I've tried many approaches based on great stack overflow ideas per:
How to write header row with csv.DictWriter?
Writing a Python list of lists to a csv file
csv.DictWriter -- TypeError: __init__() takes at least 3 arguments (4 given)
Python: tuple indices must be integers, not str when selecting from mysql table
https://docs.python.org/2/library/csv.html
python csv write only certain fieldnames, not all
Python 2.6 Text Processing and
Why is DictWriter not Writing all rows in my Dictreader instance?

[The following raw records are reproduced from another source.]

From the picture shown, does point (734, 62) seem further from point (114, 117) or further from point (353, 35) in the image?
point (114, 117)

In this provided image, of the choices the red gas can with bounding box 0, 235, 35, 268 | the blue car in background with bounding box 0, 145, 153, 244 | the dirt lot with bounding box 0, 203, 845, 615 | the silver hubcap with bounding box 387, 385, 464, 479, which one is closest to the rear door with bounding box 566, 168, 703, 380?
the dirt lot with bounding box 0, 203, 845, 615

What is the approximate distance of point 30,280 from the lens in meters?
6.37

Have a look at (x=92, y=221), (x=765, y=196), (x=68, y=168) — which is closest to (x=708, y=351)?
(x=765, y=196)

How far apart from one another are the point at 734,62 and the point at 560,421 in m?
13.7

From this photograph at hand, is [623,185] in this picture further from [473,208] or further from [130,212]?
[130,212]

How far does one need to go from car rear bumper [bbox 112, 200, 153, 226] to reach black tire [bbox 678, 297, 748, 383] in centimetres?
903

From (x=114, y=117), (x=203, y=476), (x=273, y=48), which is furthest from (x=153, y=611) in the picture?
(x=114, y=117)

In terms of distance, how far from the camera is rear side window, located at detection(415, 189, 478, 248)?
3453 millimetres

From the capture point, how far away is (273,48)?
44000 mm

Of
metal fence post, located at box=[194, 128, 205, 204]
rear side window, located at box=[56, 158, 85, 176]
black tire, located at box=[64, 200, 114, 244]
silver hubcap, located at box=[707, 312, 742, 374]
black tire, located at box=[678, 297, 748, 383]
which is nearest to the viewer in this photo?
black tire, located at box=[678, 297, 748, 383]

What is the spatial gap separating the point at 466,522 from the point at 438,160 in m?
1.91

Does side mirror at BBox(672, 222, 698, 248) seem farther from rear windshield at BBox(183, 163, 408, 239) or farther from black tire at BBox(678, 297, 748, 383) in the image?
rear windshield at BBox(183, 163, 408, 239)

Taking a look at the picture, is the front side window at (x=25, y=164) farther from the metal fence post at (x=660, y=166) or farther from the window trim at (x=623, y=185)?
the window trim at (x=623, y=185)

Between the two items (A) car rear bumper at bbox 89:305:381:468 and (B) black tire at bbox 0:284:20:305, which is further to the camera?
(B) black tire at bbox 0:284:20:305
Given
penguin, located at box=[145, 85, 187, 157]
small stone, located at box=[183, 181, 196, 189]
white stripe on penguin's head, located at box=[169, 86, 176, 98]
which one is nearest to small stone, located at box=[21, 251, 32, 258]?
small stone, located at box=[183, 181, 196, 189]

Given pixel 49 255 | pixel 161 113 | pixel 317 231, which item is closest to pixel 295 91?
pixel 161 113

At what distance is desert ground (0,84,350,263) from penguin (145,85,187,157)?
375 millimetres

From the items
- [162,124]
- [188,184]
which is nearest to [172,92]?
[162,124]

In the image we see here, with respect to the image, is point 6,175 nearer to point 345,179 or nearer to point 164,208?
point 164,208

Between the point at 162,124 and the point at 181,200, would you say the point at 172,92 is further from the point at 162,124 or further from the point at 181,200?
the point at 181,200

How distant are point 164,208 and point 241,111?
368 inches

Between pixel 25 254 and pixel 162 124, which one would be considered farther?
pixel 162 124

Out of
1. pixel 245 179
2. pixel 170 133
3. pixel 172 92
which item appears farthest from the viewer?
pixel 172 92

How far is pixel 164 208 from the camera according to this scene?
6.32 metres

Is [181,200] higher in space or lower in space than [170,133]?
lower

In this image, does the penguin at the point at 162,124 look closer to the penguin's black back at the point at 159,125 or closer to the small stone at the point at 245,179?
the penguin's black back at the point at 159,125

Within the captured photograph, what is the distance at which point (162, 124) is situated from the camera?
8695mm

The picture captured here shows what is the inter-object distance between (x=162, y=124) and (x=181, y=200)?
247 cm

I tried mapping reader and writer fieldnames and special header parameters.
I built a second layer test from some great multi-column SO articles:
code follows
import csv
import re
t = re.compile('<\*(.*?)\*>')
headers = ['a', 'b', 'd', 'g']
with open('in2.csv', 'rb') as csvfile:
with open('out2.csv', 'wb') as output_file:
reader = csv.DictReader(csvfile)
writer = csv.DictWriter(output_file, headers, extrasaction='ignore')
writer.writeheader()
print(headers)
for row in reader:
row['d'] = re.findall(t, row['d'])
print(row['a'], row['b'], row['d'], row['g'])
writer.writerow(row)
input data is:
a, b, c, d, e, f, g, h
<* number 1 *>, <* number 2 *>, <* number 3 *>, <* number 4 *>, ...<* number 8 *>
<* number 2 *>, <* number 3 *>, <* number 4 *>, ...<* number 8 *>, <* number 9 *>
output data is:
['a', 'b', 'd', 'g' ]
('<* number 1 *>', '<* number 2 *>', ' number 4 ', <* number 7 *>)
('<* number 2 *>', '<* number 3 *>', ' number 5 ', <* number 8 *>)
exactly as desired.
But when I use a rougher data set that has words with blanks, double quotes, and mixes of upper and lower case letters, the printing works at the row level, but the writing does not work entirely.
By entirely, I have been able (I know I'm in epic fail mode here) to actually write one row of the challenging data, but not in that instance, a header and multiple rows. Pretty lame that I can't overcome this hurdle with all the talented articles that I've read.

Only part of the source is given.